TASK PROMPT: Write out everything in the nginx thread below, from "Very few people" down to "what you want!", word for word.

SOURCE:
↓↓↓

Very few people know about this and it's really scary. I'm happy people are voting this up to increase some awareness of this.
Potential workarounds: You might think disabling `proxy_next_upstream timeout` will do, but that will also disable connection timeout retry which is not what you want!
Increasing `proxy_connect_timeout` is not an option, because then you risk filling up too many connections in the nginx instance if the upstream server swallows SYN packets or whatnot.
The real workaround: Use haproxy. Serioously.
1. Exactly this, we had mystery double trades from our clients and it took us a long time to realise it was nginx assuming we timed out and routing traffic to the next server
2. It doesn't do health checks. When a server goes down it will send 1 out of every 8 real requests to the down server to see if it responds. Having disabled resubmitting of requests to avoid the double trade issue above this means when one of our servers is down, 1 out of every 8 requests will have an nginx proxy error which is significant when you have multiple API calls on a single page
3. This isn't something I've personally hit so can't explain the nitty gritty but it's something one of my coworkers dealt with: outlook webmail does something weird where it opens a connection with a 1GB content size, then sends data continually through that connection, sort of like a push notification hack. Nginx, instead of passing traffic straight through, will collect all data in the response until the response reaches the content size provided in the header (or until the connection is closed). I don't know if nginx is to blame for this one or not, but I do feel that when I send data through the proxy, it should go right through to the client, not be held at the proxy until more data is sent.

↑↑↑

DATA EXCERPT:
↓↓↓

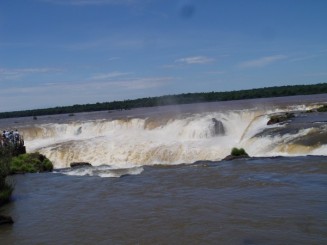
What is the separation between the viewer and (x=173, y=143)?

↑↑↑

RESULT OF THE EXERCISE:
Very few people know about this and it's really scary. I'm happy people are voting this up to increase some awareness of this.
Potential workarounds: You might think disabling `proxy_next_upstream timeout` will do, but that will also disable connection timeout retry which is not what you want!